• PROBLEM STATEMENT: Please write out the part of the Travelport interview text starting at "Q: Are you seeing" and ending at "a seat etc.".

• DOCUMENT TEXT:

Q: What is Travelport’s focus in 2013?
GW: Aggregating even more content than we already do. For example, we’ve now got 375,000 hotel properties fully bookable in our system and this time last year we had 275,000. On the airline side, not only are we bringing more low-cost airlines into the system, but we’re also getting more and more ‘airline ancilliary content’. So, the ability to book baggage, pre-book a seat, meal etc.

Q: Are you seeing more of an appetite for this sort of information?
GW:
Yes. Firstly, from the airlines, who are saying, “we want to sell more of this stuff.” Secondly, from the corporations who are saying they want people to be able to buy this stuff if it’s in their policy, and, when they do buy it, they want to be able to track it, so that they can reconcile it. Likewise, travel agencies want to be able to offer it, along with the self-service corporate booking tool, whereby we can make the itinerary interactive, so that you can go into it and book an ancillary product, such as baggage, a seat etc.

Q: Who is driving this process?
GW:
A lot of the airlines have unbundled their product to make more money, as airfares have come down. So, the baseline airfare will get you a seat on the plane. If you want a particular seat, you can have it, but you need to pay for it. If you want to take a bag, you have to pay for it. Unbundling is more a dynamic of the airlines pursuing more profitability, and there’s no harm in that.

Q: What sort of progress have you made in African over the past year?
MM:
A lot of progress and we’ve invested significantly. Take our Rooms and More product. The breadth of offering is significant and it can be adapted and enriched with more local content. So, looking at certain markets, such as South Africa, we are looking at products such as lodging, bed and breakfasts etc, which perhaps some of the government departments may be using. We also have the GDS hospitality content and particularly more so in South Africa, it continues to be significant source of revenue and opportunity.

Q: What about East Africa?

• DATA FOR REVIEW:
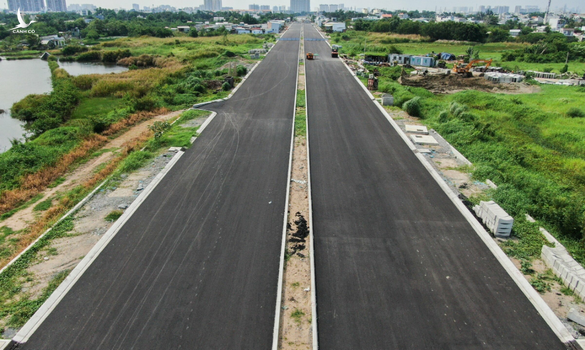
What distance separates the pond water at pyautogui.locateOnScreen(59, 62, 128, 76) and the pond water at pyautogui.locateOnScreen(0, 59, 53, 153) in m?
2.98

* * *

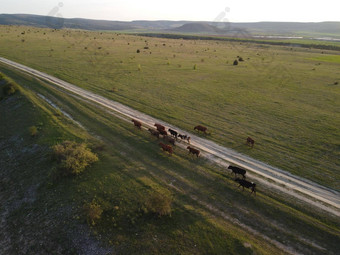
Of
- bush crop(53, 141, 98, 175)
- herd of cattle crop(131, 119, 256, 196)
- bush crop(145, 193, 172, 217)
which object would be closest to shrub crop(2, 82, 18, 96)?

---

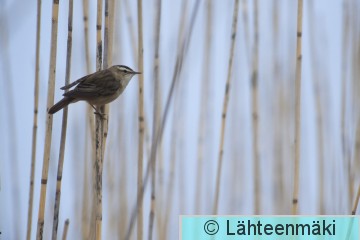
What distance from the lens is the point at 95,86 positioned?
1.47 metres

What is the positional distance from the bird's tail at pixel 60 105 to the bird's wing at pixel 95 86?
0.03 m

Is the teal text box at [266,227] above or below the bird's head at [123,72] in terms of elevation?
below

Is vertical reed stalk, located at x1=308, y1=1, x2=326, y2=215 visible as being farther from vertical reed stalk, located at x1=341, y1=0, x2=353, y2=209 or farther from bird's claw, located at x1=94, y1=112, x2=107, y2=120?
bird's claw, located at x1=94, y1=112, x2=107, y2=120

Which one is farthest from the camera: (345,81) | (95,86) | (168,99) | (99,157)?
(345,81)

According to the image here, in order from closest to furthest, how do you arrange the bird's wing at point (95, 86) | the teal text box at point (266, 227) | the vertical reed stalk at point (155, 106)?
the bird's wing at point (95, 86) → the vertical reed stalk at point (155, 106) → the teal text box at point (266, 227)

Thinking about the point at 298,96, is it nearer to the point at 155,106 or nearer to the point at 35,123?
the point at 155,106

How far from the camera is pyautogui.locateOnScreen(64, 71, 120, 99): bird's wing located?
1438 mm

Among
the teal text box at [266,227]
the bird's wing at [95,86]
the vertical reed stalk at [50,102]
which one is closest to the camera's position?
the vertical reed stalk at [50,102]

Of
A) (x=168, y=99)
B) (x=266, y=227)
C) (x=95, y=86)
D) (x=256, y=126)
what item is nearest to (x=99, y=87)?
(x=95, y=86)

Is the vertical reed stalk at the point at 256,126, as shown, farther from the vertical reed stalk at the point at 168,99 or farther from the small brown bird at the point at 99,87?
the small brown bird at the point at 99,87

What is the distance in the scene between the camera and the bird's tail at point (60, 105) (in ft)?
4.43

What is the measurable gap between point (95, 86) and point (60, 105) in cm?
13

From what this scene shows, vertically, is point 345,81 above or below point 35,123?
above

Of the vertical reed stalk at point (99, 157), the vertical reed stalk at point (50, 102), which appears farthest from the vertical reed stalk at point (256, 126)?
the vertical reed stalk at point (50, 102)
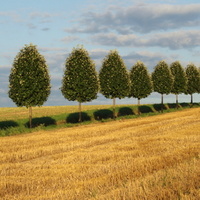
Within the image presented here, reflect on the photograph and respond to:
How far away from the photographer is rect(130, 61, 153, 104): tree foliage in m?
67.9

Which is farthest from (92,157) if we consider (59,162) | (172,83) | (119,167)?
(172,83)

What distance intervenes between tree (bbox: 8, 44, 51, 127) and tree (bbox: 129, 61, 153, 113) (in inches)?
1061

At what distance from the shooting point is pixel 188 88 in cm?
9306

• ANSWER FOR THIS EXERCISE:
Q: Are you seeing more of an appetite for this sort of information?
GW:
Yes. Firstly, from the airlines, who are saying, “we want to sell more of this stuff.” Secondly, from the corporations who are saying they want people to be able to buy this stuff if it’s in their policy, and, when they do buy it, they want to be able to track it, so that they can reconcile it. Likewise, travel agencies want to be able to offer it, along with the self-service corporate booking tool, whereby we can make the itinerary interactive, so that you can go into it and book an ancillary product, such as baggage, a seat etc.